TASK STATEMENT: Copy the records verbatim, from their first line up to and including the line that contains "54H113V57H116L118 59L125 58L128".

Stored dataset items:
[Start]

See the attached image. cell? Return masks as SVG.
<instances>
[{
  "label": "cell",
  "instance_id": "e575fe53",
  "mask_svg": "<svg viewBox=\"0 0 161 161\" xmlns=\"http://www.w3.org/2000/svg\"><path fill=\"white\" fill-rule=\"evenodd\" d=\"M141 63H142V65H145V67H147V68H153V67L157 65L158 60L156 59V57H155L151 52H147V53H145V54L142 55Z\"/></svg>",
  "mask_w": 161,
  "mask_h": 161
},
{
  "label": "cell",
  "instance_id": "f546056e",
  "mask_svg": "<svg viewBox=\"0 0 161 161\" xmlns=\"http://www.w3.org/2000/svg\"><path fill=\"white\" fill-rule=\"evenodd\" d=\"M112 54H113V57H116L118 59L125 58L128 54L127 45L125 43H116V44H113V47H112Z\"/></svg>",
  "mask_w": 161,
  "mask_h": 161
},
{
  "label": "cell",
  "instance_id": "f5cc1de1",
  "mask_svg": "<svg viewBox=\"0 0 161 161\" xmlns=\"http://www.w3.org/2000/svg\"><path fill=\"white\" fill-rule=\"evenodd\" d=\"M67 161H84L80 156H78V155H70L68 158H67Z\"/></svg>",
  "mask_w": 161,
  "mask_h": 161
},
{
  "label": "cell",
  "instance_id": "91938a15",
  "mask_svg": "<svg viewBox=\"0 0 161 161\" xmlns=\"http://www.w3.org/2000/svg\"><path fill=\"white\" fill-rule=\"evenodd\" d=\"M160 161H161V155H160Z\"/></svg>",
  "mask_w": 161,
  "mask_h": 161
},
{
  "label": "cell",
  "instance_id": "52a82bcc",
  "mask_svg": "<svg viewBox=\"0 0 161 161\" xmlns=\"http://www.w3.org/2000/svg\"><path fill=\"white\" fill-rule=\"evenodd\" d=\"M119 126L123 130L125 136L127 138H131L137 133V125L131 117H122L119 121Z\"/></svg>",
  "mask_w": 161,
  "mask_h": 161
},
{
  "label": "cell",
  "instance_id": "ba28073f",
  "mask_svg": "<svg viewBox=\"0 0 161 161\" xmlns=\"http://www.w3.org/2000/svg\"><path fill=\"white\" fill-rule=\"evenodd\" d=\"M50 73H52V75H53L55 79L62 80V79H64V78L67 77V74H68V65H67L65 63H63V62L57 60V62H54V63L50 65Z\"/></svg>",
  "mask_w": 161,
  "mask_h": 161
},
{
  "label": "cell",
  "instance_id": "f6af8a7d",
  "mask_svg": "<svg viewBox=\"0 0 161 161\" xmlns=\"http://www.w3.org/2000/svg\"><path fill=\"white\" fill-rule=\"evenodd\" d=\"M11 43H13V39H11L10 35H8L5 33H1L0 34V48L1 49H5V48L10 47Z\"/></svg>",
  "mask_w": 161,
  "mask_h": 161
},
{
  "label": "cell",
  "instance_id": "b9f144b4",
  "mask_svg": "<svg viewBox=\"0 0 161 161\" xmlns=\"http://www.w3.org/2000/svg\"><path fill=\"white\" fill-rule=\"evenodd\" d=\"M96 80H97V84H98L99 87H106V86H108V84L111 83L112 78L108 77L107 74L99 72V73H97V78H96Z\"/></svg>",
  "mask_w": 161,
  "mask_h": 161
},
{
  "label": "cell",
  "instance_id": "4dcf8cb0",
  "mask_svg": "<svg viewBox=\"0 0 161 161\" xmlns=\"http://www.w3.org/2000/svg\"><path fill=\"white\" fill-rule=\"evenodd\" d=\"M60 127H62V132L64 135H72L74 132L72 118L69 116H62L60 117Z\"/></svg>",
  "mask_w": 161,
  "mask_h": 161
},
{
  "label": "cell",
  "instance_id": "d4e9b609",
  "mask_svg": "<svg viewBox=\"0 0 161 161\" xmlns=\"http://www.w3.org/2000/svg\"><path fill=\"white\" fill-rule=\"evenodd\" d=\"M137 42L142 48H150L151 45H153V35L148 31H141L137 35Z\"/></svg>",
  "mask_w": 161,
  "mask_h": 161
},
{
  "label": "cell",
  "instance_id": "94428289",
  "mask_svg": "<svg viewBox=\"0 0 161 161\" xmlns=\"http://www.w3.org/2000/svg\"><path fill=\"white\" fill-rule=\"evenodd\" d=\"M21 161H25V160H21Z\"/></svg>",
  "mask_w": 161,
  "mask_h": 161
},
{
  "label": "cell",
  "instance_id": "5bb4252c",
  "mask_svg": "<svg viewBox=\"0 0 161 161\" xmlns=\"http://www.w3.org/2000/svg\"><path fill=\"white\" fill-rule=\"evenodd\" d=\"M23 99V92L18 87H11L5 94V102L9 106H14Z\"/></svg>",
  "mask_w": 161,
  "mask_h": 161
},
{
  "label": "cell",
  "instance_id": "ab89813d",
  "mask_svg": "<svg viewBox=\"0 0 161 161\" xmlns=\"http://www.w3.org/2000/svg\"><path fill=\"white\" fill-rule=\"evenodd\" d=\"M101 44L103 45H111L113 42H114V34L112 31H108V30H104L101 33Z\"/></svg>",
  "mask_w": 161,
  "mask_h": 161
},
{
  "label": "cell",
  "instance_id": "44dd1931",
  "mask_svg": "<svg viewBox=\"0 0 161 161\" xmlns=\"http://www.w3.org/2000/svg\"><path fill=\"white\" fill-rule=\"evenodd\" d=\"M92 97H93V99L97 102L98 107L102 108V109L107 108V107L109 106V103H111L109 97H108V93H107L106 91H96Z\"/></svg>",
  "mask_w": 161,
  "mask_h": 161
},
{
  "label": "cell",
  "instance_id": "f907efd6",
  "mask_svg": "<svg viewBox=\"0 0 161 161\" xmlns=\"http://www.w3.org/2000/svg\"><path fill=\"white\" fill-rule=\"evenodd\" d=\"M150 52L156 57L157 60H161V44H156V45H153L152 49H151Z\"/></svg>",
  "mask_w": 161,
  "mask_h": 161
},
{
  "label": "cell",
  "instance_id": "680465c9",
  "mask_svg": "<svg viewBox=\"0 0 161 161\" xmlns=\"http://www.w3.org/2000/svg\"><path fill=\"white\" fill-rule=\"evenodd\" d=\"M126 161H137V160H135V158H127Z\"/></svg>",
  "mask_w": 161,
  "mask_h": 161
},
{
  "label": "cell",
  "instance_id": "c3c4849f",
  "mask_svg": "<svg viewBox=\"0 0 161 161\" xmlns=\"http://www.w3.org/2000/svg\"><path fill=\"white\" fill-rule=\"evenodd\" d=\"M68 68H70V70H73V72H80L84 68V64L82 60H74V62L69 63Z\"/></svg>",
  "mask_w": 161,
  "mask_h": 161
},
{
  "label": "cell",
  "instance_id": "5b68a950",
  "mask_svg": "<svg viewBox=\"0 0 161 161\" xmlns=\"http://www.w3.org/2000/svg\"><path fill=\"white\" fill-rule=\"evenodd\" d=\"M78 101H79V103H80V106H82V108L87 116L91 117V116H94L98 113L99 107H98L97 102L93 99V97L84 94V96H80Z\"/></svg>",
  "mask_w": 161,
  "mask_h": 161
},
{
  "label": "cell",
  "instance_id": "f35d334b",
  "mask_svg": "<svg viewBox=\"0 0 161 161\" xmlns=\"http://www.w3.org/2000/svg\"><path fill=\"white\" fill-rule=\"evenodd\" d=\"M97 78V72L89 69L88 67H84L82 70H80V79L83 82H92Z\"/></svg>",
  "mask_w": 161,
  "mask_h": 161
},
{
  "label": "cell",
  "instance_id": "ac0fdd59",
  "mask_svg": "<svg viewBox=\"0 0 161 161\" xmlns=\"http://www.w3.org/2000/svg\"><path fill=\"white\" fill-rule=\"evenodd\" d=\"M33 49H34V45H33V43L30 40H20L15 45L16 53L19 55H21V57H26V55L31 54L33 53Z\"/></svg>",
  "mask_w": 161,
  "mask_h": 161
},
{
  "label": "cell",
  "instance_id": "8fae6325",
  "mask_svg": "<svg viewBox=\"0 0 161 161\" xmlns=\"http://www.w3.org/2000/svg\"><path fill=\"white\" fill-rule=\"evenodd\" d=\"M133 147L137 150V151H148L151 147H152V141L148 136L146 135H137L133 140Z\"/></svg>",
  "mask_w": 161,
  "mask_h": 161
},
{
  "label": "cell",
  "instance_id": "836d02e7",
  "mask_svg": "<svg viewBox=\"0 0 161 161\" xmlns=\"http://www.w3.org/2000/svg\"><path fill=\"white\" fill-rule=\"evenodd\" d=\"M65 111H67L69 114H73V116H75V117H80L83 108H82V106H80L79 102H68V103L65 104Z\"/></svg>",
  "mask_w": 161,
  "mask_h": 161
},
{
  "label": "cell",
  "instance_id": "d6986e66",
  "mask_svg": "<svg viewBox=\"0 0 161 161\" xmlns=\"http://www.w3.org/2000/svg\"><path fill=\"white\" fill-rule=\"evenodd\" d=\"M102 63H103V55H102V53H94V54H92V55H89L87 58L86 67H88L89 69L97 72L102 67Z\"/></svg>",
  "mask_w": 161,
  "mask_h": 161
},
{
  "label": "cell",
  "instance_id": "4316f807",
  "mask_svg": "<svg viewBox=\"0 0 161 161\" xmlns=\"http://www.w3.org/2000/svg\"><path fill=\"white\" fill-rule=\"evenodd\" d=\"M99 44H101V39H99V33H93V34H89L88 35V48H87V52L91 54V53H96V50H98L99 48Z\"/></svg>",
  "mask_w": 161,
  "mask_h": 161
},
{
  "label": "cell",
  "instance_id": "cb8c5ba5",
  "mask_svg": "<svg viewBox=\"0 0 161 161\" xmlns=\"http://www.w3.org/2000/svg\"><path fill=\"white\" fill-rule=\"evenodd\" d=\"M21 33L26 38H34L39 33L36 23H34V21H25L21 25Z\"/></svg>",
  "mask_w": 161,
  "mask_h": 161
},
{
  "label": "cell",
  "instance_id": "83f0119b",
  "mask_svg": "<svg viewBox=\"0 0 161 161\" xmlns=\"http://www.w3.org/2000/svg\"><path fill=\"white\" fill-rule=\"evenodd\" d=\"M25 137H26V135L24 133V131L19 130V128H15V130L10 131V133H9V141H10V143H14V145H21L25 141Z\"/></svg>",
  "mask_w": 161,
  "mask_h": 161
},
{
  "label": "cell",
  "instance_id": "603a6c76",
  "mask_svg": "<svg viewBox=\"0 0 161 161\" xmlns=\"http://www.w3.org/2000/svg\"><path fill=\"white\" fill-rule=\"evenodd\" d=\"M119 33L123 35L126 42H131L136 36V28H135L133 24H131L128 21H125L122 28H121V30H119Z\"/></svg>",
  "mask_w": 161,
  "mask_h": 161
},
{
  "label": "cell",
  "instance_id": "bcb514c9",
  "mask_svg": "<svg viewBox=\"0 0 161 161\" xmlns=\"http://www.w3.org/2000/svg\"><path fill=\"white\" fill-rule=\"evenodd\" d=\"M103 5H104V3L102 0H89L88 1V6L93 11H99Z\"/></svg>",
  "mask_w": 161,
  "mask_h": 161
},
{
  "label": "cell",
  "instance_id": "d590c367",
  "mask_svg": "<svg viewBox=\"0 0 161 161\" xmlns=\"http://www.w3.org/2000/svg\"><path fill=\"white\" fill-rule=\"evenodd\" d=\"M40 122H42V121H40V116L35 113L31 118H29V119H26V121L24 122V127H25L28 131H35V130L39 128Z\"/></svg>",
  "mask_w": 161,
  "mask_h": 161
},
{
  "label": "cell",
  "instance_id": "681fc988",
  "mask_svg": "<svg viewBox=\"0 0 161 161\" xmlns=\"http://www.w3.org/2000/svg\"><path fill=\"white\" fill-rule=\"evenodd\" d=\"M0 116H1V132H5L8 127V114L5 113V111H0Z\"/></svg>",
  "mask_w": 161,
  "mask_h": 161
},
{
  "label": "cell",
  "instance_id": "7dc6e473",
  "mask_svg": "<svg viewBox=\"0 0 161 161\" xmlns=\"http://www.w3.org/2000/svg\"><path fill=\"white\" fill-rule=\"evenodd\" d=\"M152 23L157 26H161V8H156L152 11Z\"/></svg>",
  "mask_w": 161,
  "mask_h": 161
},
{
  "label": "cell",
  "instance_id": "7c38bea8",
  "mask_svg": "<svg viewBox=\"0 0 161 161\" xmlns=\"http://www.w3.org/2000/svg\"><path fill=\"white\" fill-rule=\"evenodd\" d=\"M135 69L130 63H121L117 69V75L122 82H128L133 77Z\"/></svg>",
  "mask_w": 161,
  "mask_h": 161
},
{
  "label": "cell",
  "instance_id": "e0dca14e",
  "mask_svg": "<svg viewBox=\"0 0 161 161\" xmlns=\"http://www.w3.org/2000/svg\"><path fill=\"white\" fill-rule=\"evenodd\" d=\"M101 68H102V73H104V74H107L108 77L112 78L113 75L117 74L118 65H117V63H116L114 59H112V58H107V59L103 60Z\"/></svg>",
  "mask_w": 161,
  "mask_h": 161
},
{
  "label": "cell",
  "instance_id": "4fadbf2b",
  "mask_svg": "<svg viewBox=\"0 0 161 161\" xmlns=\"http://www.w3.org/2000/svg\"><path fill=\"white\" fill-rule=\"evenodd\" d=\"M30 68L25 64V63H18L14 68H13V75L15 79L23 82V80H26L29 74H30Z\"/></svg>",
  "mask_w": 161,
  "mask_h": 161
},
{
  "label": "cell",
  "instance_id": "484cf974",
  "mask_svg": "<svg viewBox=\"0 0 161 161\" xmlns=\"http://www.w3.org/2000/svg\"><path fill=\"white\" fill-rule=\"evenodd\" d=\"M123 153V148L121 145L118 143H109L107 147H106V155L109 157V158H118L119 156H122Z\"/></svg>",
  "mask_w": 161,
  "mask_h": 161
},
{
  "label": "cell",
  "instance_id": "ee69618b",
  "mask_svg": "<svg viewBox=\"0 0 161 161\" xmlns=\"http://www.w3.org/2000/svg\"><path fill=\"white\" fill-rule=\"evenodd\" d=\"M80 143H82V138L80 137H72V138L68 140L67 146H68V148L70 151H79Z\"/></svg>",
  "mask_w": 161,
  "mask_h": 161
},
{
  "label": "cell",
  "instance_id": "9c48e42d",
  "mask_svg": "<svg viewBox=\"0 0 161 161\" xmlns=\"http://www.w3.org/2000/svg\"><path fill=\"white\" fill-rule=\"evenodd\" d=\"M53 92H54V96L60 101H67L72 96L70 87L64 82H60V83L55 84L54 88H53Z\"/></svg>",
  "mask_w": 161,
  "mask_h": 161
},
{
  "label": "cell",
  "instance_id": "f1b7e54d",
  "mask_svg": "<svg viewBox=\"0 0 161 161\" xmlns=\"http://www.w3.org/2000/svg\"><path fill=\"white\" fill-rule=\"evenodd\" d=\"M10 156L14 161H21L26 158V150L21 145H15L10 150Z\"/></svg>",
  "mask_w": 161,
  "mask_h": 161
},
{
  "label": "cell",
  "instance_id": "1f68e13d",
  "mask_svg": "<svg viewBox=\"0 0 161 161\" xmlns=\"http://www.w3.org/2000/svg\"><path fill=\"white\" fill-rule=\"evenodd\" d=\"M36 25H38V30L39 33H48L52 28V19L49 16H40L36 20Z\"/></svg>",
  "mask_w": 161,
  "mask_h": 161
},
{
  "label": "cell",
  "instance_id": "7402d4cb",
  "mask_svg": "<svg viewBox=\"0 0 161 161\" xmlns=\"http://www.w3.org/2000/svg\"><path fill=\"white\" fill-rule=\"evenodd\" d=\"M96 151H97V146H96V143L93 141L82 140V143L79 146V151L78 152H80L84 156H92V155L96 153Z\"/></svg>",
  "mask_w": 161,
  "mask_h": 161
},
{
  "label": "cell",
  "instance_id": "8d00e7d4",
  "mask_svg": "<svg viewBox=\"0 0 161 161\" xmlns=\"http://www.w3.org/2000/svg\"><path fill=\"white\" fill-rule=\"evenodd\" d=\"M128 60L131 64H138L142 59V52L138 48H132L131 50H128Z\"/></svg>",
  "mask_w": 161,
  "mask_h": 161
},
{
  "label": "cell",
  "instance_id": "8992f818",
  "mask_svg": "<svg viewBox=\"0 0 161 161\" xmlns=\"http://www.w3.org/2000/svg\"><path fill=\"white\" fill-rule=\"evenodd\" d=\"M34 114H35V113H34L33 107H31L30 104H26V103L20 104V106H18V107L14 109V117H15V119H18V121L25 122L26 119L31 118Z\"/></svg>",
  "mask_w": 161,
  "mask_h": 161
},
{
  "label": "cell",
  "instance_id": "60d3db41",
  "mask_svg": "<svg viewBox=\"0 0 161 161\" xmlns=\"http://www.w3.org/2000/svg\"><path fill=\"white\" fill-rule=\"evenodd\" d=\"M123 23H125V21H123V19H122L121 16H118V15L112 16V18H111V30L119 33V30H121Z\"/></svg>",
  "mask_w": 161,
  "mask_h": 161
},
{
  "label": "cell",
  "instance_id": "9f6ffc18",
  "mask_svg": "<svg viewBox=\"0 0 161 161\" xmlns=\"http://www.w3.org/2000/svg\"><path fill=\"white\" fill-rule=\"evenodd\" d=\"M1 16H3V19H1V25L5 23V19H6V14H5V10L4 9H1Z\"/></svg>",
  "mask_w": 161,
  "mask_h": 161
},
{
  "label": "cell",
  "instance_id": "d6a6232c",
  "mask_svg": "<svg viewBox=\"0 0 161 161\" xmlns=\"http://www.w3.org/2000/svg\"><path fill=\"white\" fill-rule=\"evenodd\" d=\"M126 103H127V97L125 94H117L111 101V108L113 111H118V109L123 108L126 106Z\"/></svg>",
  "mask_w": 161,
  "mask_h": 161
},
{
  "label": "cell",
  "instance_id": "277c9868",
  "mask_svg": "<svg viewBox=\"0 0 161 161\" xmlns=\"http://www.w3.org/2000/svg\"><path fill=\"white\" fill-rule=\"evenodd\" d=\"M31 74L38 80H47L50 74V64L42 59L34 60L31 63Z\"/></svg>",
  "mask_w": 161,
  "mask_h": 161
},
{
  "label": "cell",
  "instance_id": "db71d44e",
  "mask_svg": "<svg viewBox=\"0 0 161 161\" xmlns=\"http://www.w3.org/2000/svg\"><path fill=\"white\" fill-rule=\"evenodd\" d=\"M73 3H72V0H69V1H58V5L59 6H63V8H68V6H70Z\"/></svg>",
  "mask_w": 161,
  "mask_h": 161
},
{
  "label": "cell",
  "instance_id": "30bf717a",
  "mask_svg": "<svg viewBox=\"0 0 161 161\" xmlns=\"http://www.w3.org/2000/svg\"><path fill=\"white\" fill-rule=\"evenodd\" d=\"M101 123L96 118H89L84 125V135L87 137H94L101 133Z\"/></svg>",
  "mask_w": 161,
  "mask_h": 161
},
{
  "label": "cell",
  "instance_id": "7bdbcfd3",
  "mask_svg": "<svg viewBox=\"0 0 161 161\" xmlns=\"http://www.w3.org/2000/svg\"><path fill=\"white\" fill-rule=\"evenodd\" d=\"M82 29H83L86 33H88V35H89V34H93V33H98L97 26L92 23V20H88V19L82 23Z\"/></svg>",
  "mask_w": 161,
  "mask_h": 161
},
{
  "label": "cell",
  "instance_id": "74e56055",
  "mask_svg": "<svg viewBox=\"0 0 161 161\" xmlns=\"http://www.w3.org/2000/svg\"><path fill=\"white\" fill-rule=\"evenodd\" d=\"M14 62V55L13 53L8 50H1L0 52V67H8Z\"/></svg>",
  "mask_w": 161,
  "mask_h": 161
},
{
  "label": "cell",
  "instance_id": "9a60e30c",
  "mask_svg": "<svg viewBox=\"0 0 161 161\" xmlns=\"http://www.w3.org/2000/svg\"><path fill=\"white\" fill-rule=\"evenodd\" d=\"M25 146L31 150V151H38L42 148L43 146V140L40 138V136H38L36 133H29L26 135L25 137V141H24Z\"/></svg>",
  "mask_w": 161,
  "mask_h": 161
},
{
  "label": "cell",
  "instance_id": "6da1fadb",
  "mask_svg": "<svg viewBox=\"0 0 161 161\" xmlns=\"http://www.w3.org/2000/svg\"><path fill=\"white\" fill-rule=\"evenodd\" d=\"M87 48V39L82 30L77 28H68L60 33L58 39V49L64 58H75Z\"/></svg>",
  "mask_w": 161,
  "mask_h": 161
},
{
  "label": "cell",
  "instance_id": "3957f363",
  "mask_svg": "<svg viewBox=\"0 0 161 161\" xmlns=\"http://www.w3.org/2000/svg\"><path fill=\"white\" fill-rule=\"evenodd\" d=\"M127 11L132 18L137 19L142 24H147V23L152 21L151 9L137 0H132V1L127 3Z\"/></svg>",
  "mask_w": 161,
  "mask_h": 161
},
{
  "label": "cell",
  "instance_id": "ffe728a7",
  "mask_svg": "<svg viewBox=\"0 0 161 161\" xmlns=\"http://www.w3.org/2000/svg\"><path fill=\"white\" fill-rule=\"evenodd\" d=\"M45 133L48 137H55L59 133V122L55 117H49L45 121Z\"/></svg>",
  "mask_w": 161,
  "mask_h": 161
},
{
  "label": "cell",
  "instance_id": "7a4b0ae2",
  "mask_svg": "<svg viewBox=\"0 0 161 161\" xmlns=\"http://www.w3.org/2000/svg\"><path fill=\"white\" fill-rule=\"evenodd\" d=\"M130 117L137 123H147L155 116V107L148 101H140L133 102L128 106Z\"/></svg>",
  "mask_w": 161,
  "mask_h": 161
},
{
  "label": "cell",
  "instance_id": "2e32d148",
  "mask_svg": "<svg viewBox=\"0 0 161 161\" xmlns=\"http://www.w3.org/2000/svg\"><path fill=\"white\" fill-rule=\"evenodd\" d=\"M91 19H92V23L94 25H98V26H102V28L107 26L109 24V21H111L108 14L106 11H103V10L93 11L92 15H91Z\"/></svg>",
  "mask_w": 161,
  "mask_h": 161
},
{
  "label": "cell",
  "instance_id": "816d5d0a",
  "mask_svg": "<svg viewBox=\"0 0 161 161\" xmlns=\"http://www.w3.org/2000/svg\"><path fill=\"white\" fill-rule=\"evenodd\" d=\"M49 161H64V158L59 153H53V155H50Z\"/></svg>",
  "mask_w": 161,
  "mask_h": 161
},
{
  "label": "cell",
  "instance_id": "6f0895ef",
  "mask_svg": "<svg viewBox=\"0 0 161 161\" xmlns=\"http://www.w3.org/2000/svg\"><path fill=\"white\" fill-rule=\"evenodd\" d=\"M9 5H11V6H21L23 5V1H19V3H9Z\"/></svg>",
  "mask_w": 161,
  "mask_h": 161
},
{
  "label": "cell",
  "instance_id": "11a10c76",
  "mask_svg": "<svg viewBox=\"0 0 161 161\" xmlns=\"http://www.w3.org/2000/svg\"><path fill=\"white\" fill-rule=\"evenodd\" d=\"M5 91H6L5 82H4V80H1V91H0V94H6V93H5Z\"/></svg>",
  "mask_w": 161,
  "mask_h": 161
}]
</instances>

[End]

ANSWER IN FULL:
See the attached image. cell? Return masks as SVG.
<instances>
[{
  "label": "cell",
  "instance_id": "e575fe53",
  "mask_svg": "<svg viewBox=\"0 0 161 161\" xmlns=\"http://www.w3.org/2000/svg\"><path fill=\"white\" fill-rule=\"evenodd\" d=\"M141 63H142V65H145V67H147V68H153V67L157 65L158 60L156 59V57H155L151 52H147V53H145V54L142 55Z\"/></svg>",
  "mask_w": 161,
  "mask_h": 161
},
{
  "label": "cell",
  "instance_id": "f546056e",
  "mask_svg": "<svg viewBox=\"0 0 161 161\" xmlns=\"http://www.w3.org/2000/svg\"><path fill=\"white\" fill-rule=\"evenodd\" d=\"M112 54H113V57H116L118 59L125 58L128 54L127 45L125 43H116V44H113V47H112Z\"/></svg>",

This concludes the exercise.